Weiters gibt es Regionale Klimamodelle ("RCMs"), die ähnlich fungieren wie die Globalen Klimamodelle, allerdings nur für einen begrenzten Abschnitt der Erde gelten. Weil sie einen kleinere Fläche abdecken, können Regionale Klimamodelle im Allgemeinen schneller und mit einer höheren Auflösung als Globale Klimamodelle ausgeführt werden. Ein Modell mit hoher Auflösung hat kleinere Gitterzellen und kann daher Klimainformationen für ein bestimmtes Gebiet detaillierter erstellen. Regionale Klimamodelle bieten eine Möglichkeit, um globale Klimainformationen auf eine lokale Skala zu reduzieren. Dies bedeutet, dass man Informationen, die von einem Globalen Klimamodell oder Beobachtungen in grobem Maßstab stammen, nimmt und auf einen bestimmten Bereich oder eine Region anwendet.

...und schliesslich Integrierten Bewertungsmodellen (Integrated Assessment Models - IAMs)

Ein Subsystem der Klimamodellierung hat schließlich Integrierte Bewertungsmodelle (Integrated Assessment Models - IAMs) zum Gegenstand. Diese beziehen Aspekte der Gesellschaft in ein einfaches Klimamodell ein, indem sie simulieren, wie Bevölkerung, Wirtschaftswachstum und Energieverbrauch das physikalische Klima beeinflussen und mit ihm wechselwirken.

Integrierte Bewertungsmodelle erzeugen Szenarien zu den künftig möglichen Änderungen der Treibhausgasemissionen. Die Wissenschaftler spielen diese Szenarien dann in Erdsystemmodellen durch, um Prognosen zum Klimawandel zu erstellen - sie bieten damit Informationen, die weltweit zur Orientierung von Klima- und Energiepolitik genutzt werden können.

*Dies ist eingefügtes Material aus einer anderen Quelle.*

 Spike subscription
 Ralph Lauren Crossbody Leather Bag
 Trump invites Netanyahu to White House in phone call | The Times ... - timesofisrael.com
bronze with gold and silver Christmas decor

In der Klimaforschung werden Integrierte Bewertungsmodelle üblicherweise verwendet, um Prognosen über künftige Treibhausgasemissionen zu erstellen und Vorteile und Kosten politischer Optionen abzuschätzen, um mit diesen Emissionen zurecht zu kommen. Beispielsweise werden so die "sozialen Kosten der CO2-Emisssionen" ("social cost of carbon") abgeschätzt - d.i. der monetäre Gegenwert von sowohl positiven als auch negativen Auswirkungen, die jede zusätzlich emittierte Tonne CO2 verursacht.


[1] Teil 1: "Was Sie schon immer über Klimamodelle wissen wollten – eine Einführung" ist am 19. April 2018 im ScienceBlog erschienen (http://scienceblog.at/was-sie-schon-immer-%C3%BCber-klimamodelle-wissen-wollten-%E2%80%93-eine-einf%C3%BChrung#)

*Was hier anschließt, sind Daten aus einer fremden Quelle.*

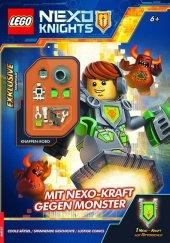 LEGO® Nexo Knights(TM) Mit Nexo-Kraft gegen Monster, mit Minifigur Cover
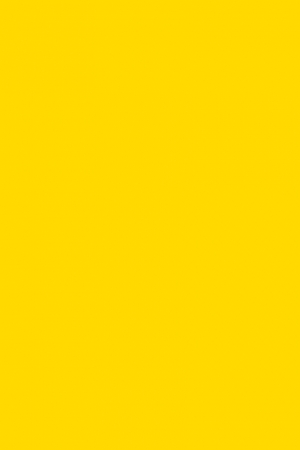 D133-PS11-YELLOW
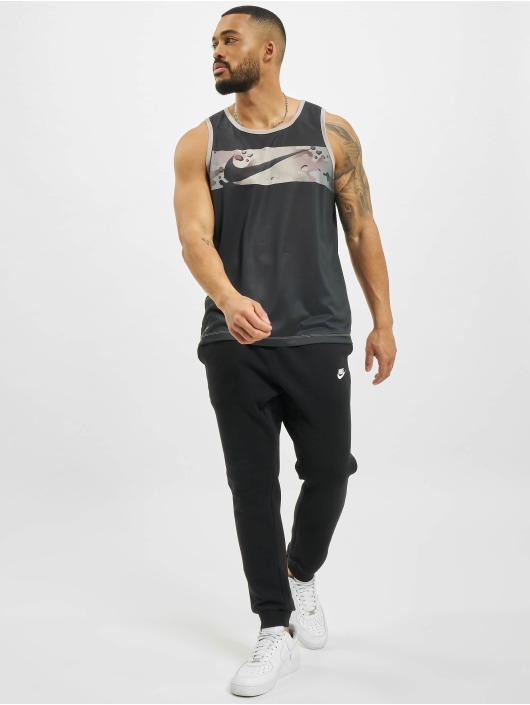Nike Tank Tops Leg SW Camo grau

*Der Artikel ist der homepage von Carbon Brief: "Q&A: How do climate models work?" entnommen (https://www.carbonbrief.org/qa-how-do-climate-models-work). Unter dem Titel "What are the different types of climate models? ) ist es der 2. Teil einer, von mehreren Autoren stammenden Serie, die am 15. Jänner 2018 online gestellt wurde. Der unter einer cc-by-nc-nd 4.0 Lizenz stehende Artikel wurde im Einverständnis mit Carbon Brief möglichst wortgetreu von der Redaktion aus dem Englischen übersetzt und von Carbon Brief freigegeben.

Carbon Brief - https://www.carbonbrief.org/ - ist eine britische Website, welche die neuesten Entwicklungen in den Bereichen Klimawissenschaft, Klimapolitik und Energiepolitik abdeckt. Die Seite bemüht sich um klare Daten-basierte Artikel und Illustrationen, um mitzuhelfen das Verstehen des Klimawandels von Seiten der Wissenschaft und auch der Politik zu verbessern . Im Jahr 2017 wurde Carbon Brief bei den renommierten Online Media Awards als"Best Specialist Site for Journalism" ausgezeichnet.


Weiterführende Links

Informationen zu Carbon Brief: https://www.carbonbrief.org/about-us

Peter Lemke: Dossier: Die Wetter- und Klimamaschine http://www.klimafakten.de/klimawissenschaft/dossier-die-wetter-und-klima...

Alfred-Wegener Institut, Helmholtz Zentrum für Polar-und Meeresforschung: Eis, Meer und Klima - Mit Polar- und Meeresforschung unsere Erde verstehen (13.5.2016). Video 7:24 min (2016). https://www.youtube.com/watch?v=tqLlmmkLa-s

Klimamodelle: http://wiki.bildungsserver.de/klimawandel/index.php/Klimamodelle

Max-Planck Institut für Meteorologie: Überblick. http://www.mpimet.mpg.de/wissenschaft/ueberblick/

Max-Planck-Gesellschaft: Klimamodelle - die Welt im Computer (26.10.2015), Video 5:05 min. https://www.youtube.com/watch?reload=9&time_continue=51&v=ouPRMLirt5k. Standard YouTube Lizenz.

Max-Planck-Gesellschaft: Klimamodelle - Wärmepumpe Ozean (26.10.2015), Video 9:27 min. https://www.youtube.com/watch?v=jVwSxx-TWT8. Standard YouTube Lizenz.

Max-Planck-Gesellschaft: Klima – der Kohlenstoffkreislauf (1.6.2015), Video 5:25 min. https://www.youtube.com/watch?v=KX0mpvA0g0c. Standard YouTube Lizenz.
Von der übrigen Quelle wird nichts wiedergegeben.